What is a recursive CTE, and when would you use one?

7 minadvancedrecursive-ctehierarchical-datacte

Quick Answer

A recursive CTE (`WITH RECURSIVE`) lets a query reference itself, repeatedly building on prior results until no new rows are produced — the standard way to traverse hierarchical or graph-like data (org charts, category trees, bill-of-materials, dependency graphs) that a fixed number of joins can't handle because the depth is unknown or variable.

Detailed Answer

The problem: unknown-depth hierarchies

-- employees: id, name, manager_id

Finding "all of Alice's direct reports" is a simple join. Finding "everyone in Alice's entire management chain below her, at any depth" can't be expressed with a fixed number of joins, because the org chart's depth varies and isn't known in advance.

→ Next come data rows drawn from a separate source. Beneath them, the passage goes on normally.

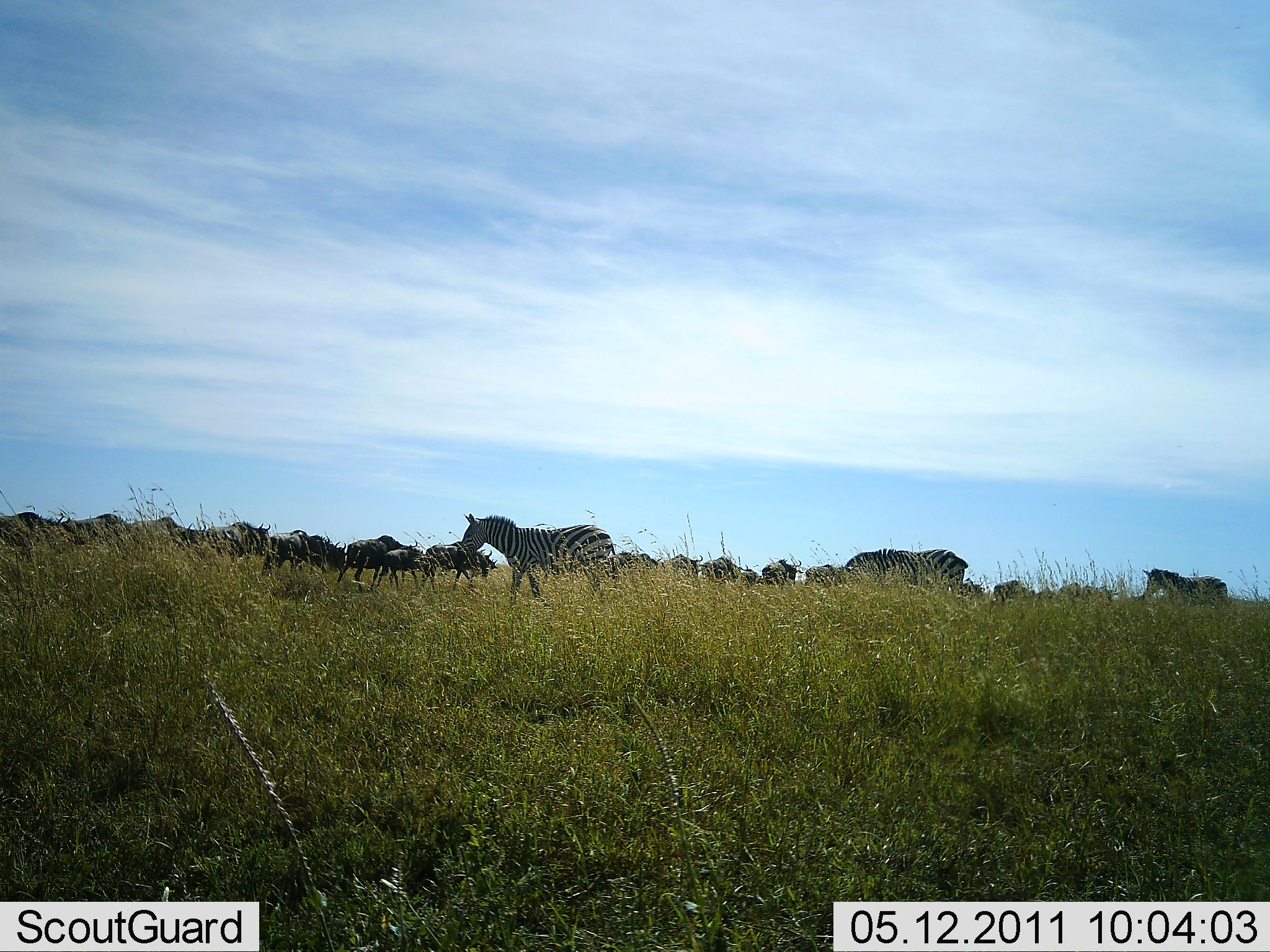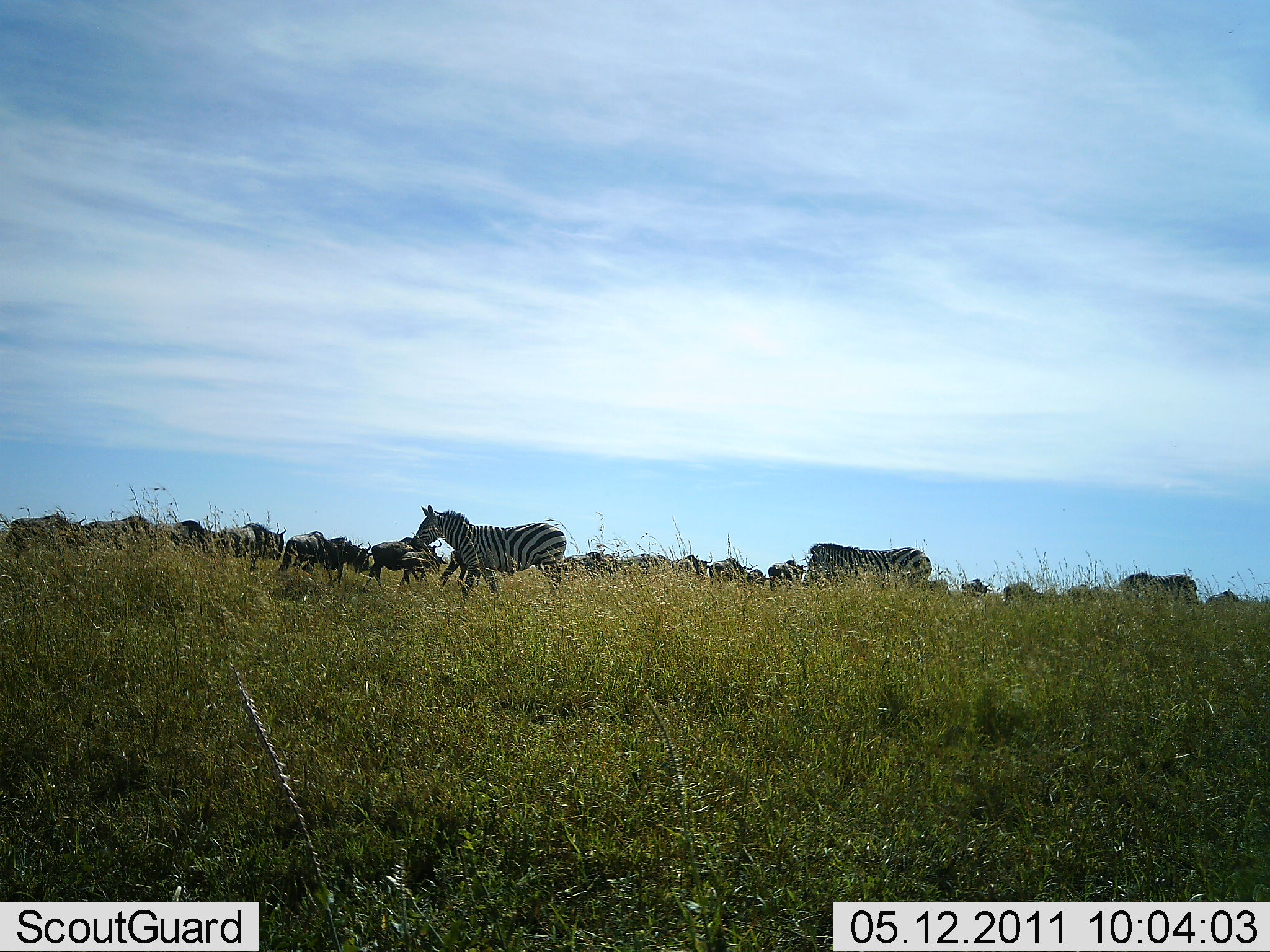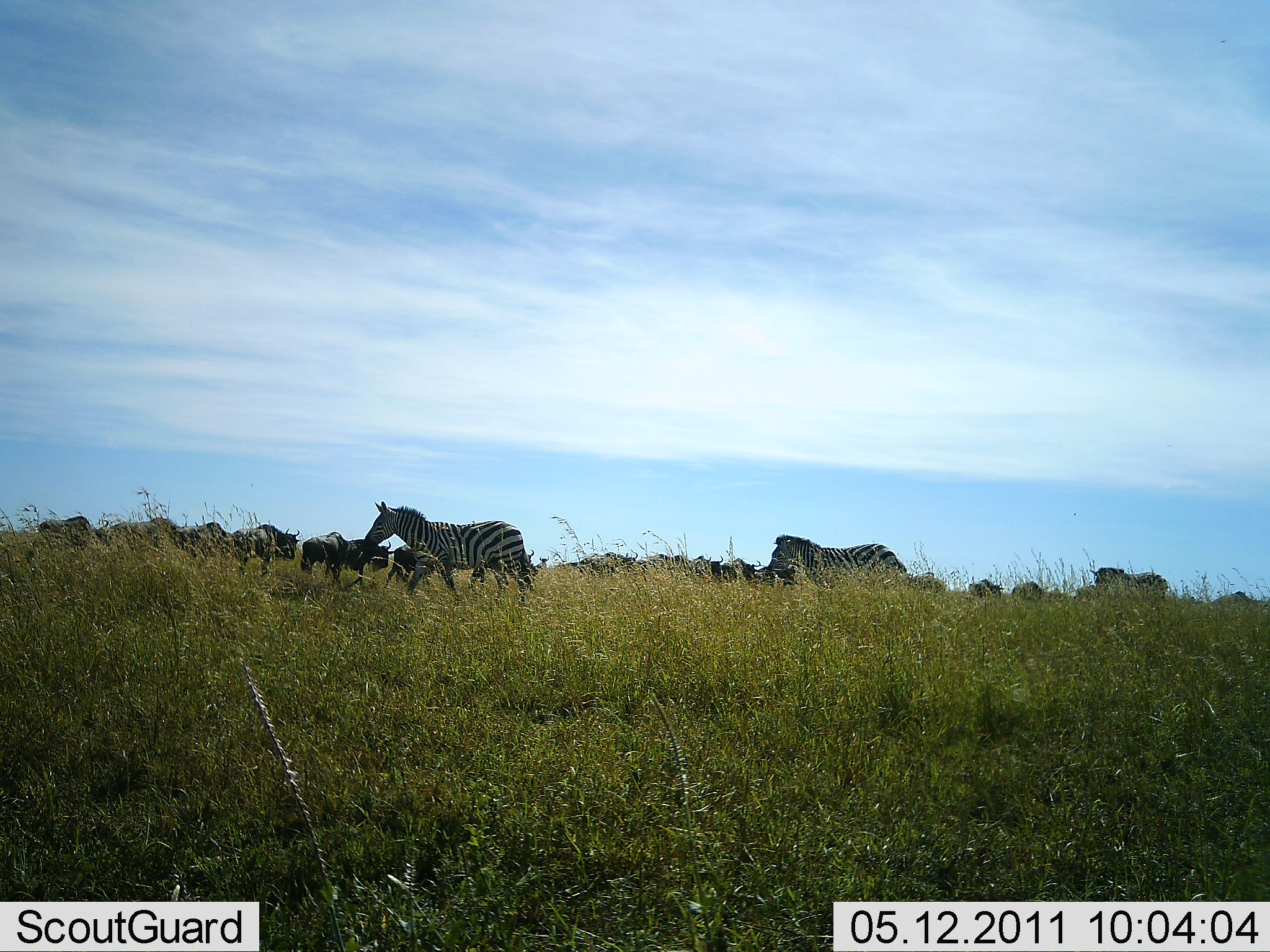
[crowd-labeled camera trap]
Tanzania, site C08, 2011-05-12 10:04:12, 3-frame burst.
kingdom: Animalia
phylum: Chordata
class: Mammalia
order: Artiodactyla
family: Bovidae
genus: Connochaetes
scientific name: Connochaetes taurinus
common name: blue wildebeest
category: wildebeest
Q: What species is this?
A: Wildebeest (blue wildebeest) (Connochaetes taurinus).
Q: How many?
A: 11-50.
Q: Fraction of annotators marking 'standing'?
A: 17%.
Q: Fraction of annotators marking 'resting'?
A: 0%.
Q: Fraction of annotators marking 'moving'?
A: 100%.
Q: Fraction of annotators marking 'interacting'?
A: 0%.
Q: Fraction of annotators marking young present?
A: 17%.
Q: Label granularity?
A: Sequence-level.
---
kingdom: Animalia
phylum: Chordata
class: Mammalia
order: Perissodactyla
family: Equidae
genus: Equus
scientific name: Equus quagga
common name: plains zebra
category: zebra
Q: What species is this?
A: Zebra (plains zebra) (Equus quagga).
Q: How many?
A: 3.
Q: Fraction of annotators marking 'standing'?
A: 18%.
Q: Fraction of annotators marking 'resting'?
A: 6%.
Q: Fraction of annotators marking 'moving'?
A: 94%.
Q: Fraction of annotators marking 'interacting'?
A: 0%.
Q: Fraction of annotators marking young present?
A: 0%.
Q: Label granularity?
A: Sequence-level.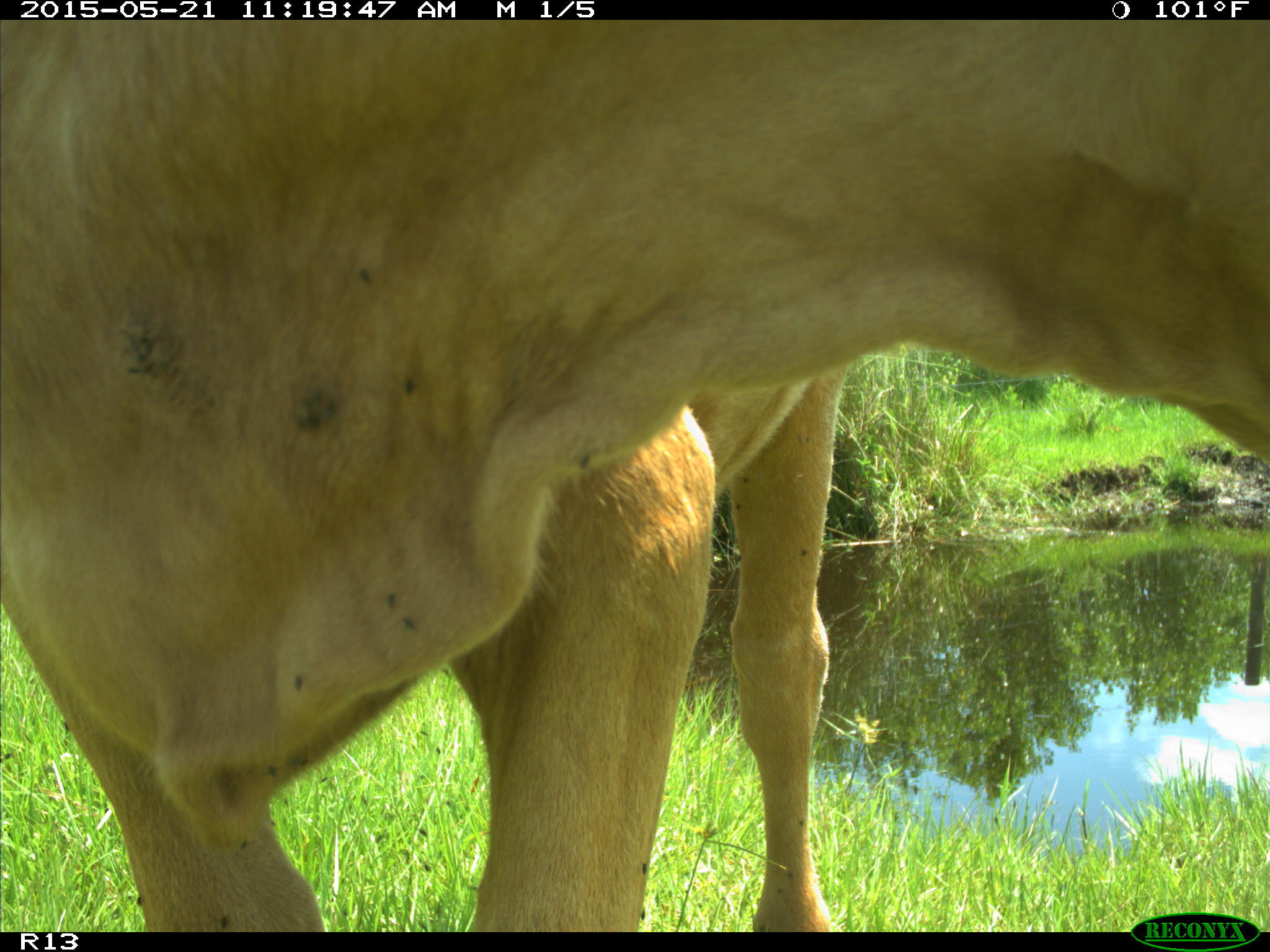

Anatomy of a recursive CTE

WITH RECURSIVE subordinates AS (
    -- Base case (anchor member): the starting row(s)
    SELECT id, name, manager_id, 1 AS depth
    FROM employees
    WHERE id = 1   -- Alice's id

    UNION ALL

    -- Recursive member: references the CTE itself
    SELECT e.id, e.name, e.manager_id, s.depth + 1
    FROM employees e
    JOIN subordinates s ON e.manager_id = s.id
)
SELECT * FROM subordinates;

How it executes conceptually:

  1. Run the base case (anchor) once — this seeds the initial working set (Alice herself).
  2. Run the recursive member using only the newest rows added in the previous iteration, producing a new batch of rows (Alice's direct reports).
  3. Repeat step 2, each time joining against only the previous iteration's new rows, until an iteration produces zero new rows — then stop.
  4. UNION ALL all iterations' results together as the final output.

Termination

The recursion must eventually stop producing new rows, or it runs forever (or until an engine-enforced recursion limit is hit — PostgreSQL doesn't have a hard limit by default and will happily loop indefinitely on a cyclic graph without one; SQL Server defaults to a 100-level MAXRECURSION limit specifically to guard against this). For genuinely cyclic data (e.g., a graph where cycles are possible, unlike a strict tree), you must explicitly track visited nodes and exclude them to avoid infinite recursion:

WITH RECURSIVE paths AS (
    SELECT start_node, end_node, ARRAY[start_node] AS visited
    FROM edges WHERE start_node = 'A'

    UNION ALL

    SELECT e.start_node, e.end_node, p.visited || e.end_node
    FROM edges e
    JOIN paths p ON e.start_node = p.end_node
    WHERE NOT e.end_node = ANY(p.visited)   -- prevents revisiting a node, avoiding infinite loops
)
SELECT * FROM paths;

Common use cases

  • Org charts / management chains (as above).
  • Category/product hierarchies (find all subcategories under "Electronics," arbitrarily nested).
  • Bill-of-materials explosions (a product made of sub-assemblies, made of sub-sub-assemblies...).
  • Graph traversal — shortest/all paths between two nodes, dependency resolution.

Performance note

Recursive CTEs can be slow on deep or wide hierarchies since each level is a fresh join pass; for read-heavy, rarely-changing hierarchies, a materialized path or closure table (precomputed ancestor/descendant pairs, maintained on write) is a common denormalization that trades write complexity for much faster read queries — worth mentioning as the production alternative when a recursive CTE becomes a bottleneck.